What happened to Second Life since it was hyped as the Internet’s next generation a few years ago? Today tech personality and Gnomedex host Chris Pirillo offered a remarkably misguided analysis: “Nothing really ‘happened’ to it other than being overrun by people addicted to porn and gambling,” he asserts. Literally everything about that sentence is wrong, including the word “and”. Since Pirillo’s repeating a commonly held myth, it’s worth explaining why it’s so misguided here:
For starters, Second Life holding company Linden Lab banned in-world gambling in the Summer of 2007, near the peak of the hype wave. Shortly afterward, user growth hit a long plateau period of some half a million users. So it’s much more likely the exact opposite of what Pirillo claims is true: Second Life’s growth was slowed at least in part by a lack of gambling. As for porn, there’s no evidence it has ever “overrun” Second Life. In 2007, SL land mass flagged to have “Mature” content that was violent, sexual, or otherwise explicit in nature (only a fraction being pornographic), was reportedly just 18% of the total. By the end of 2009, months after Linden Lab segregated explicit content to a “red light continent”, only 6% of SL Land was “Adult” rated for pornography. And since 2008′s plateau period, Second Life has been growing again (albeit slowly), and currently counts about 850,000 monthly active users. (It still gets several hundred thousand new signups a month.) So I’m at a loss to explain where Chris Pirillo gets his information.
It is more narrowly true, as Pirillo adds, that Second Life has not evolved into “the be-all, end-all that people thought it would become.” (Indeed, that’s precisely why I’ve written about how Second Life might save its reputation as an Internet innovator.) But the reasons for Second Life’s waning status have little to do with gambling or porn.

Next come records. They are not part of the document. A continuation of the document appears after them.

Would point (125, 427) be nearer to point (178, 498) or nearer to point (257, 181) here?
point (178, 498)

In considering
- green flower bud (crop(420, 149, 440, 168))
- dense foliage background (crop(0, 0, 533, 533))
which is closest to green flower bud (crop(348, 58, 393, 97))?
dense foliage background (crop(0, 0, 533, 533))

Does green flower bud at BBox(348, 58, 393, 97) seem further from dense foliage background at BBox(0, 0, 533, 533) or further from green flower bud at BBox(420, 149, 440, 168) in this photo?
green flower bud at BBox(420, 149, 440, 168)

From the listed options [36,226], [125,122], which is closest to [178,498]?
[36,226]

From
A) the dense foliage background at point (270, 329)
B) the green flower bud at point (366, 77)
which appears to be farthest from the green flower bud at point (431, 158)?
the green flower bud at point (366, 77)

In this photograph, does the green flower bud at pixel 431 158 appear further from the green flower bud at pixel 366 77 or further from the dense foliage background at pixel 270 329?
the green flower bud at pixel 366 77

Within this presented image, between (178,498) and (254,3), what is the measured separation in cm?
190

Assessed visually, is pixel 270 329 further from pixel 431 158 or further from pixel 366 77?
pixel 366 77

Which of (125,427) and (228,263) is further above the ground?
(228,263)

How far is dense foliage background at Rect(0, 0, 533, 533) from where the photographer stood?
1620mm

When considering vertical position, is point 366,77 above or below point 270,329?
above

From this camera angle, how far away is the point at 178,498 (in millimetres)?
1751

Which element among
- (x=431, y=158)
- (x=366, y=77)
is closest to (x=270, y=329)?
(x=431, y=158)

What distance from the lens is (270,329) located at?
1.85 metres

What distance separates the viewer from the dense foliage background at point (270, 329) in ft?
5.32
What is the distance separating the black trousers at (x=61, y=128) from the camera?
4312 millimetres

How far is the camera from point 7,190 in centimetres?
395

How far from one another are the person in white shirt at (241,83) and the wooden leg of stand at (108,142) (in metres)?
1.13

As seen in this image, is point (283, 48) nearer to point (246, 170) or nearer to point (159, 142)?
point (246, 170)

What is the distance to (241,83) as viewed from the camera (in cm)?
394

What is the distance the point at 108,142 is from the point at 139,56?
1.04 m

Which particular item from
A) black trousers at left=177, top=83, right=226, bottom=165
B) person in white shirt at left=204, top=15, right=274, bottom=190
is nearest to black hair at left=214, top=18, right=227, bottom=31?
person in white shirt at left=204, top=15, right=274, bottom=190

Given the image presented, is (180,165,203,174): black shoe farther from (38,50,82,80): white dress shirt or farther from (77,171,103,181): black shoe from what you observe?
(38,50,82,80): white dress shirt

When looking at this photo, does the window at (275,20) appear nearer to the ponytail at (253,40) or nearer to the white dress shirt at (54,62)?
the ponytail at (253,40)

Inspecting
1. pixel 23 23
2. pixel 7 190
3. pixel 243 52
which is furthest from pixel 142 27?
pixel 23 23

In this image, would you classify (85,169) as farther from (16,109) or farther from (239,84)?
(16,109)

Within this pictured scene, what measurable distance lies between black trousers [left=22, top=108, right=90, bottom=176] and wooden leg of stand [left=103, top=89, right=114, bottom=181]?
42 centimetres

So what’s the more likely explanation for Second Life’s unfulfilled potential thus far? Something like this: As a downloadable, resource-heavy 3D client with a high learning curve, Second Life was and is poorly positioned to strongly grow in an interactive entertainment market that’s been inexorably moving toward smartphones and web-based, social network-powered content over the last few years. This problem was probably compounded by Linden Lab’s recent misguided efforts to turn Second Life into a real world work platform, and a cultural failure to understand that SL must be fostered as a fun game/play space first. But then again, uninformed analysis from putative experts like Chris Pirillo or media outlets like the BBC haven’t done Second Life any favors either.